_TASK STATEMENT_
Among the entries below, find every line that contains the string "this", then copy it.

_DATASET_
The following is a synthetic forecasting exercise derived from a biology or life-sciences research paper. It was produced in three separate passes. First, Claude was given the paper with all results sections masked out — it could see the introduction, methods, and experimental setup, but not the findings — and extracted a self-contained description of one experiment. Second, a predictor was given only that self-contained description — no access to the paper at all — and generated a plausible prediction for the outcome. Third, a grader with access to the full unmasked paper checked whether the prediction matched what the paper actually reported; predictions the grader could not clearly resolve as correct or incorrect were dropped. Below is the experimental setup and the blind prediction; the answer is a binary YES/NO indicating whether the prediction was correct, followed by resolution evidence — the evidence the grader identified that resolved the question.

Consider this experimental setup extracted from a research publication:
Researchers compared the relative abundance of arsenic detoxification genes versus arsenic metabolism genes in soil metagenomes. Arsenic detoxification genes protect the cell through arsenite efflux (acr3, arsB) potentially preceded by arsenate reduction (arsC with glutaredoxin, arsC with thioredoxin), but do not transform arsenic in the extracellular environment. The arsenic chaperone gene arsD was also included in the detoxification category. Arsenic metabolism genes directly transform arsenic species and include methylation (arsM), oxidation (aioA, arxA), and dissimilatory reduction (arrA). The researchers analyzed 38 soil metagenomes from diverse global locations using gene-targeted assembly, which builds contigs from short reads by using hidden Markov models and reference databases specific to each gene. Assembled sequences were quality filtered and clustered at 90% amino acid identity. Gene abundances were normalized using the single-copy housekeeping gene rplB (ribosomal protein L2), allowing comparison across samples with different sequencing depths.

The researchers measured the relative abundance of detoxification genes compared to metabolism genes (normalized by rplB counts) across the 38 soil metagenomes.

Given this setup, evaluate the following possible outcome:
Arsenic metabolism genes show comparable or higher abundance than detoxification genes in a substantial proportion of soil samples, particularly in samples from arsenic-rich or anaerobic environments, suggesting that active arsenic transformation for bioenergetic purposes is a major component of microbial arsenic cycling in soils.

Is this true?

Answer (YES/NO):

_TASK RESPONSE_
Consider this experimental setup extracted from a research publication:
Given this setup, evaluate the following possible outcome:
Is this true?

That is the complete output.